Эту сумму вице-король и решил послать в Палермо, резиденцию правительства, под охраной четырех жандармов и одного бригадира; последнему было поручено, кроме того, передать от князя письмо его возлюбленной Джемме с просьбой прибыть к нему в Мессину, поскольку его еще на несколько месяцев удерживали дела государственной важности.
Вечером того дня, когда повозка с ценным грузом должна была проехать неподалеку от Баузо, Бруно отвязал своих четырех корсиканских псов, вышел с ними из деревни, где он был признанным хозяином и повелителем, и засел у дороги между Дивьето и Спадафорой; он ждал там уже около часа, когда послышался стук колес и топот всадников. Он проверил, в порядке ли карабин, убедился, что стилет не застревает в ножнах, свистнул собак, которые тут же прибежали и легли у его ног, и встал посреди дороги.
Через несколько минут из-за поворота выехала повозка под охраной жандармов; когда до человека, ожидавшего ее, оставалось шагов пятьдесят, жандармы заметили его и окликнули:
— Кто идет?
— Паскуале Бруно, — ответил бандит.
По особому свистку своего хозяина превосходно выдрессированные псы поняли, что от них требуется, и бросились навстречу маленькому отряду.
При имени Паскуале Бруно четыре жандарма обратились в бегство; собаки, естественно, погнались за ними. Бригадир, оставшись один, выхватил из ножен саблю и направил коня прямо на бандита.
Паскуале приложил карабин к плечу и стал целиться так медленно и хладнокровно, будто стрелял по мишени, ибо он решил выпустить свой заряд лишь тогда, когда всадник окажется от него шагах в десяти, но не успел он положить палец на курок, как лошадь с седоком рухнули на землю. Оказалось, что Али незаметно последовал за Бруно и, увидев, что бригадир собирается напасть на него, по-змеиному подполз к лошади врага и перерезал ей ятаганом коленные сухожилия; всадник, не успев опомниться — так быстро и неожиданно упал его конь, — ударился головой о землю и лишился чувств.

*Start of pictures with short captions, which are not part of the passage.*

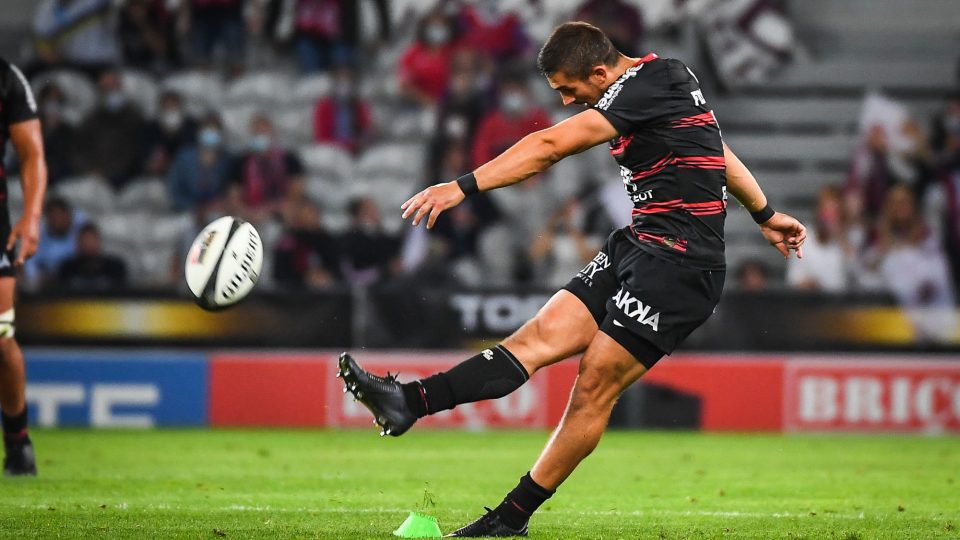 Thomas RAMOS of Toulouse during the Play-off Top 14 match between Toulouse and Bordeaux at Ernest-Wallon stadium on June 19, 2021 in Toulouse, France. (Photo by Matthieu Mirville/Icon Sport) - Thomas RAMOS - Stade Pierre Mauroy - Lille (France)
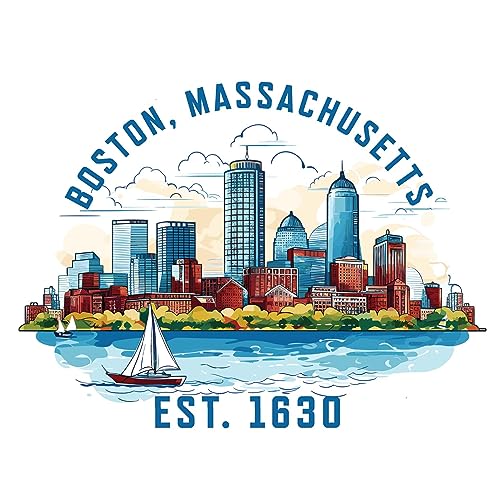 Boston Massachusetts Souvenir Decorative Magnet - 2-Inch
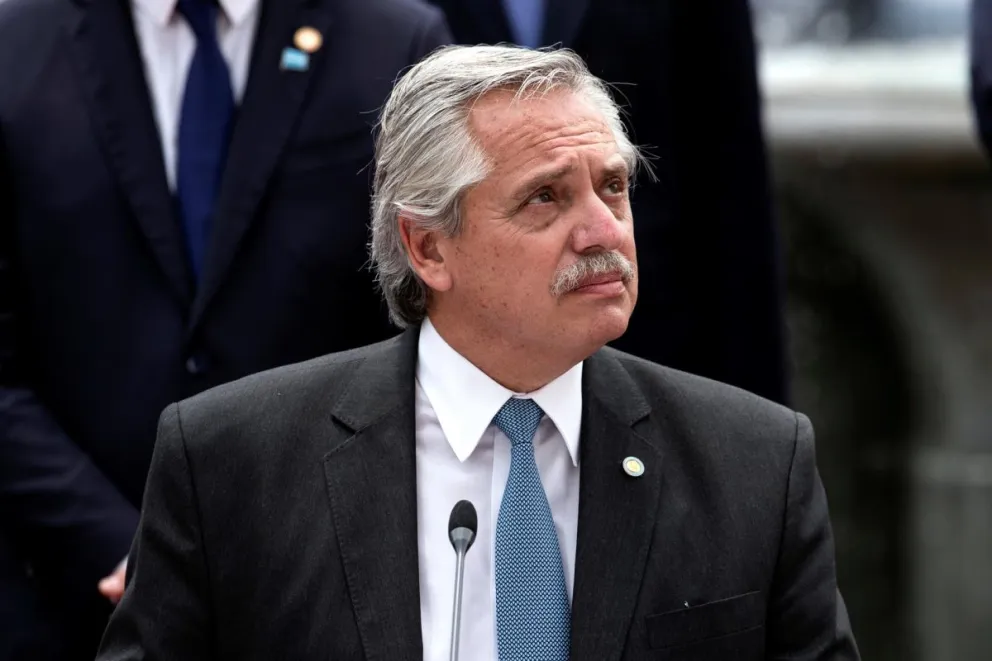 El expresidente de Argentina, Alberto Fernández. Foto: EFE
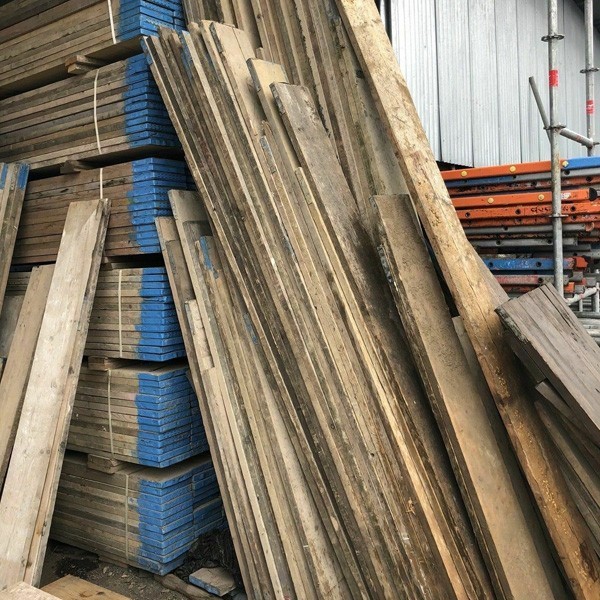 Reclaimed Scaffold Boards - Unsanded 4ft | Reclaimed Boards | Rugge...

Убедившись, что опасность миновала, Паскуале подошел к бригадиру. Он перенес его с помощью Али в повозку, которую тот за минуту перед этим пытался защищать, и, передав вожжи юному арабу, велел доставить к нему в крепость бригадира и повозку. Сам же он направился к раненой лошади, отстегнул карабин, прикрепленный к седлу, вынул из седельных сумок свернутые трубочкой бумаги, свистнул собак, прибежавших с окровавленными мордами, и отправился вслед за своей богатой добычей.
Войдя во двор своей маленькой крепости, он запер за собой ворота, взвалил на плечи бесчувственное тело бригадира, внес его в комнату и положил на матрас, на котором любил отдыхать не раздеваясь; затем, то ли по рассеянности, то ли по неосторожности, поставил в угол карабин бригадира и вышел из комнаты.
Пять минут спустя бригадир очнулся, осмотрелся, увидел, что находится в совершенно незнакомом месте, и, думая, что это сон, ощупал себя. Тут он почувствовал боль в голове, поднес руку ко лбу и, заметив на ней кровь, понял, что ранен, а затем вспомнил, что был арестован одним-единственным человеком, подло брошен подчиненными и что в ту самую минуту, когда он хотел расправиться с разбойником, лошадь под ним упала как подкошенная. Что было после, он уже не помнил.
Бригадир был храбр; он почувствовал всю тяжесть лежащей на нем ответственности, и сердце его сжалось от стыда и гнева. Внимательно оглядев комнату, он попытался уяснить себе, где находится, но все окружающее было ему незнакомо. Он встал, подошел к окну и увидел, что оно выходит в поле. Тогда перед ним блеснул луч надежды: он решил вылезти из окна, сбегать за подмогой и расквитаться с бандитом. Он уже отворил окно, чтобы выполнить свое намерение, но, осмотрев в последний раз комнату, заметил свой карабин, стоявший неподалеку от изголовья покинутого им ложа; при виде оружия он почувствовал, как у него в груди бешено заколотилось сердце, ибо мысль о побеге сменилась другой властной мыслью. Он посмотрел, не подглядывает ли за ним кто-нибудь, и, убедившись, что никто его не видит и не может увидеть, поспешно схватил карабин, посчитав его средством спасения, правда рискованным, но позволяющим ему немедленно отомстить бандиту, затем поспешно взвел курок, убедился, что порох на полку насыпан, проверил шомполом, заряжен ли карабин, поставил его на прежнее место и снова лег, притворившись, будто еще не приходил в себя. Едва он проделал все это, как вернулся Бруно.